備前焼千年の歴史を前へ進める、若き陶芸家たち。
備前焼に魅せられた、若き19名。
備前焼は、瀬戸や常滑、丹波、越前、信楽とともに六古窯の一つに数えられます。釉薬を使わない備前焼のルーツは古墳時代の須恵器にあり、平安時代に生活用器が生産されたのが始まりと言われています。以来、千年もの時を超え備前焼は無釉焼締(むゆうやきしめ)の伝統を守ってきました。人間国宝を5人も輩出しているところも、備前焼の長い歴史と伝統を感じさせます。

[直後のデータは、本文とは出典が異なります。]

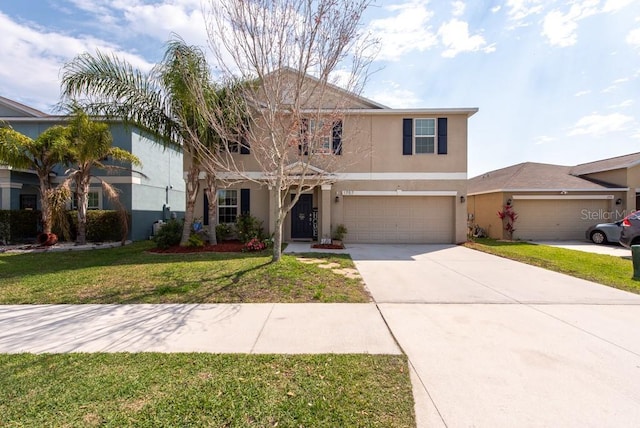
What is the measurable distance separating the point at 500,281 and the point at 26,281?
1098 centimetres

そして、その歴史と伝統を支え、さらに前へと推し進めるのが個性が光る若手の陶芸家たちです。備前焼の産地組合「協同組合岡山県備前焼陶友会」には、45歳までの会員が所属する「青年部」があります。現在、19名の若手作家とともに備前焼の魅力を、前後編に分けてご紹介します。(記事冒頭の写真は「伊部南大窯跡」に集まった青年部のみなさん)
土と炎の共演、「窯変」の妙。
備前焼を表現する時に「土と炎の芸術」という表現をよく聞きます。一般的に陶器は色とりどりの釉薬や、絵付けなどで土の表面に彩りを添えます。しかし、備前焼は無釉の焼き物。もう一度、青年部のみなさんの作品を見ていただくと、土を感じる赤い色の他にも、青、黄色、グレイ、白など様々な色があることが分かります。また、丸い模様や線上の模様、さらにまるで釉薬を流したかのような景色もあります。これが、1200℃を超える焼成のさなか、窯の中で偶然と必然により生み出される窯変です。代表的な窯変を少しご紹介します。
備前焼のルーツ、須恵器。
須恵器とは古墳時代の末期に、朝鮮半島から伝わった焼き物です。千度以上の高温で焼いた初めての焼き物で、焼き肌には、焼成中に降りかかった灰が高温で溶けて作品に付き自然釉となったものや、粘土に含まれた鉄分などの作用で様々な景色、窯変が現れています。青年部の方が資料として所蔵する須恵器を見せていただくと、蜻蛉の羽根のような薄い緑色をした自然釉が。素朴な美しさを感じます。この素朴な美しさや特徴が備前焼に受け継がれているのです。
1200℃を超える高温で焼成。
登り窯とは、斜面に焼成室が連なった連房式の窯のことを言います。備前焼の多くは登り窯で、約2週間もの時間をかけ1200℃を超える高温の炎の中で焼成されます。備前焼作家のそれぞれの窯には独自の工夫があり、作品づくりに大きな影響を与えます。窯焚きは、一年に1~2回。簡単に工程を説明すると、土づくり、成形、窯詰めを経て窯焚き、窯出しとなります。ちょうど窯詰め作業をしていた青年部の方の登り窯を訪ね、様子を見せていただきました。一度に多数の作品を焼くので、窯詰め作業は人手が必要。アシスタントを頼み、作家の意図をくんだ仕込み(緋襷をここに入れるために藁をここに巻くといった作業)を手伝ってもらうこともあります。この日も、アシスタントの方が忙しく手を動かしていました。
美しいだけでなく、機能がある。
備前焼の魅力は、窯変が見せる多彩な表情だけではなく、用の美とも言える実用性にもあります。備前には「備前スリバチ投げても割れぬ」「備前みずがめ水がくさらん」などのうたい文句がありますが、堅牢性や焼き締めならではの特性が、生活に根ざす器として重宝されてきたようです。また、使ううちに落ち着いた風合いになっていくのも、愛着を育むとされています。青年部の方の器をお借りして並べてみましたが、未使用の皿と使っている皿、微妙な変化が伝わるでしょうか。
若手を育てる、備前陶芸センター。
備前焼のふる里、伊部の街の西側には、備前焼の技術を伝承する「備前陶芸センター」があります。現在は備前焼陶友会が運営にあたり、講師は備前焼の伝統工芸士が務め基礎知識の解説から実技指導まで1年をかけて行います。入所に関しては門戸が広く、これまで多くの人材を備前焼に限らず輩出してきました。備前焼陶友会青年部にも「備前陶芸センター」の修了生が多くいます。施設を見学した日は、研修生のほか、修了生の姿もありました。